**Direction:** Copy all of the data below line for line, changing nothing.

**Source material:**
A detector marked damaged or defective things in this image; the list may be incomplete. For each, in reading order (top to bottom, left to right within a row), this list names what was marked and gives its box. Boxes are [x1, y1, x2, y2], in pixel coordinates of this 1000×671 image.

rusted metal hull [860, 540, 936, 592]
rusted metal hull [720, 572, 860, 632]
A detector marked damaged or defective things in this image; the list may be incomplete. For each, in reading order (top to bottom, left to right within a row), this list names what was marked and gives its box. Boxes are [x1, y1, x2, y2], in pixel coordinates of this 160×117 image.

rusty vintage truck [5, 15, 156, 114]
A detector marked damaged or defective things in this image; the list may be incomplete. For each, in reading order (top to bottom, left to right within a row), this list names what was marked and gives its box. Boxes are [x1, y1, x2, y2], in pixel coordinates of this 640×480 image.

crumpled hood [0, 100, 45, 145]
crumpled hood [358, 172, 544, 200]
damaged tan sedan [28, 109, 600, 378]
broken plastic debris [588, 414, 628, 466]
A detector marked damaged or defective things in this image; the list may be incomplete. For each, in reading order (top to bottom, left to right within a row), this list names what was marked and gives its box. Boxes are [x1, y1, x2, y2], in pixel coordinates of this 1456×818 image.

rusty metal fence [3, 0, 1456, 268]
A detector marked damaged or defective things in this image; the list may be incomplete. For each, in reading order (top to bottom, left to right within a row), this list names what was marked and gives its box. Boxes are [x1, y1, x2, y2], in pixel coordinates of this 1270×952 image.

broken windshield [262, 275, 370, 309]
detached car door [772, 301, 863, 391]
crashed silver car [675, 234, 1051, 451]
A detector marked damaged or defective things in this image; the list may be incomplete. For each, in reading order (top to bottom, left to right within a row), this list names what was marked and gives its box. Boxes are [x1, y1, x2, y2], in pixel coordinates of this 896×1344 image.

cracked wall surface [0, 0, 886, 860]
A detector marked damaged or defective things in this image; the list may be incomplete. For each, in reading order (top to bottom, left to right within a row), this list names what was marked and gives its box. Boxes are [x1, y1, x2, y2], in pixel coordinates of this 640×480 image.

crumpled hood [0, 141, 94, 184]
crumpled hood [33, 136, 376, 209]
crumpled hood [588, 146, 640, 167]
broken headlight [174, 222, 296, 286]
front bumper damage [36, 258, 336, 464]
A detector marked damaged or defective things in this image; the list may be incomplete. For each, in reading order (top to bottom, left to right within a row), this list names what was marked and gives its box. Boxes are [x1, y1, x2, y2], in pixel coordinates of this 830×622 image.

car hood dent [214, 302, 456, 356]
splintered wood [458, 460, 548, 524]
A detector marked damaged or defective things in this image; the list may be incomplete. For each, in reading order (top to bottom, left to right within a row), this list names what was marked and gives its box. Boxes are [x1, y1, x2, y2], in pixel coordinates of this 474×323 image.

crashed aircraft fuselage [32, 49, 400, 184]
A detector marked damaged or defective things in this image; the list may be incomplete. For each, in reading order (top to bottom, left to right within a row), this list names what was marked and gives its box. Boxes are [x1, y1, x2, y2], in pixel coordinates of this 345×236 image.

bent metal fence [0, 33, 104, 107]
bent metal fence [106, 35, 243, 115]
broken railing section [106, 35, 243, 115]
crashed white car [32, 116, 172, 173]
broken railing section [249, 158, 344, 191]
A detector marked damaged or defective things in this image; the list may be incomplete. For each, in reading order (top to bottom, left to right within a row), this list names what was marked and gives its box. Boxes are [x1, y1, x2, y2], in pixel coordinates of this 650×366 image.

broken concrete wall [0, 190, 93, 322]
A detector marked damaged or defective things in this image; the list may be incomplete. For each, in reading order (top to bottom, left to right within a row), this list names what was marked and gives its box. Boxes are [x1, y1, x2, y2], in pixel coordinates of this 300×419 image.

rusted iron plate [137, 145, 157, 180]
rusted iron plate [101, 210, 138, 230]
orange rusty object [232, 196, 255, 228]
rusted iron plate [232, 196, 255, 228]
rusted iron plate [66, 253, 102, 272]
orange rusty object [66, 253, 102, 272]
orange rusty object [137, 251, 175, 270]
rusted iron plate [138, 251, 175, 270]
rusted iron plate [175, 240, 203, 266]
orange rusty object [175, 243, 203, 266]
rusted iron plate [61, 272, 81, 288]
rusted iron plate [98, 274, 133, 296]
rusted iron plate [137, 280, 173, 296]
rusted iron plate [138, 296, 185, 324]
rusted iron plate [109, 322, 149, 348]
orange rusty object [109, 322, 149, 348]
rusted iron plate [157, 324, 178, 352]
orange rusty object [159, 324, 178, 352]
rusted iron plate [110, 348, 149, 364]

**Result of the exercise:**
A detector marked damaged or defective things in this image; the list may be incomplete. For each, in reading order (top to bottom, left to right within a row), this list names what was marked and gives its box. Boxes are [x1, y1, x2, y2], in pixel coordinates of this 1000×671 image.

rusted metal hull [860, 540, 936, 592]
rusted metal hull [720, 572, 860, 632]
A detector marked damaged or defective things in this image; the list may be incomplete. For each, in reading order (top to bottom, left to right within a row), this list names what was marked and gives its box. Boxes are [x1, y1, x2, y2], in pixel coordinates of this 160×117 image.

rusty vintage truck [5, 15, 156, 114]
A detector marked damaged or defective things in this image; the list may be incomplete. For each, in reading order (top to bottom, left to right within a row), this list names what was marked and gives its box. Boxes are [x1, y1, x2, y2], in pixel coordinates of this 640×480 image.

crumpled hood [0, 100, 45, 145]
crumpled hood [358, 172, 544, 200]
damaged tan sedan [28, 109, 600, 378]
broken plastic debris [588, 414, 628, 466]
A detector marked damaged or defective things in this image; the list may be incomplete. For each, in reading order (top to bottom, left to right within a row), this list names what was marked and gives its box. Boxes are [x1, y1, x2, y2], in pixel coordinates of this 1456×818 image.

rusty metal fence [3, 0, 1456, 268]
A detector marked damaged or defective things in this image; the list may be incomplete. For each, in reading order (top to bottom, left to right within a row), this list names what was marked and gives its box. Boxes are [x1, y1, x2, y2], in pixel coordinates of this 1270×952 image.

broken windshield [262, 275, 370, 309]
detached car door [772, 301, 863, 391]
crashed silver car [675, 234, 1051, 451]
A detector marked damaged or defective things in this image; the list may be incomplete. For each, in reading order (top to bottom, left to right within a row), this list names what was marked and gives its box. Boxes are [x1, y1, x2, y2], in pixel coordinates of this 896×1344 image.

cracked wall surface [0, 0, 886, 860]
A detector marked damaged or defective things in this image; the list may be incomplete. For each, in reading order (top to bottom, left to right within a row), this list names what was marked and gives its box. Boxes are [x1, y1, x2, y2], in pixel coordinates of this 640×480 image.

crumpled hood [0, 141, 94, 184]
crumpled hood [33, 136, 376, 209]
crumpled hood [588, 146, 640, 167]
broken headlight [174, 222, 296, 286]
front bumper damage [36, 258, 336, 464]
A detector marked damaged or defective things in this image; the list may be incomplete. For each, in reading order (top to bottom, left to right within a row), this list names what was marked and gives its box. Boxes are [x1, y1, x2, y2], in pixel coordinates of this 830×622 image.

car hood dent [214, 302, 456, 356]
splintered wood [458, 460, 548, 524]
A detector marked damaged or defective things in this image; the list may be incomplete. For each, in reading order (top to bottom, left to right within a row), this list names what was marked and gives its box. Boxes are [x1, y1, x2, y2], in pixel coordinates of this 474×323 image.

crashed aircraft fuselage [32, 49, 400, 184]
A detector marked damaged or defective things in this image; the list may be incomplete. For each, in reading order (top to bottom, left to right within a row), this list names what was marked and gives its box. Boxes are [x1, y1, x2, y2], in pixel coordinates of this 345×236 image.

bent metal fence [0, 33, 104, 107]
bent metal fence [106, 35, 243, 115]
broken railing section [106, 35, 243, 115]
crashed white car [32, 116, 172, 173]
broken railing section [249, 158, 344, 191]
A detector marked damaged or defective things in this image; the list may be incomplete. For each, in reading order (top to bottom, left to right within a row), this list names what was marked and gives its box. Boxes are [x1, y1, x2, y2], in pixel coordinates of this 650×366 image.

broken concrete wall [0, 190, 93, 322]
A detector marked damaged or defective things in this image; the list may be incomplete. For each, in reading order (top to bottom, left to right within a row), this list names what was marked and gives its box. Boxes are [x1, y1, x2, y2], in pixel coordinates of this 300×419 image.

rusted iron plate [137, 145, 157, 180]
rusted iron plate [101, 210, 138, 230]
orange rusty object [232, 196, 255, 228]
rusted iron plate [232, 196, 255, 228]
rusted iron plate [66, 253, 102, 272]
orange rusty object [66, 253, 102, 272]
orange rusty object [137, 251, 175, 270]
rusted iron plate [138, 251, 175, 270]
rusted iron plate [175, 240, 203, 266]
orange rusty object [175, 243, 203, 266]
rusted iron plate [61, 272, 81, 288]
rusted iron plate [98, 274, 133, 296]
rusted iron plate [137, 280, 173, 296]
rusted iron plate [138, 296, 185, 324]
rusted iron plate [109, 322, 149, 348]
orange rusty object [109, 322, 149, 348]
rusted iron plate [157, 324, 178, 352]
orange rusty object [159, 324, 178, 352]
rusted iron plate [110, 348, 149, 364]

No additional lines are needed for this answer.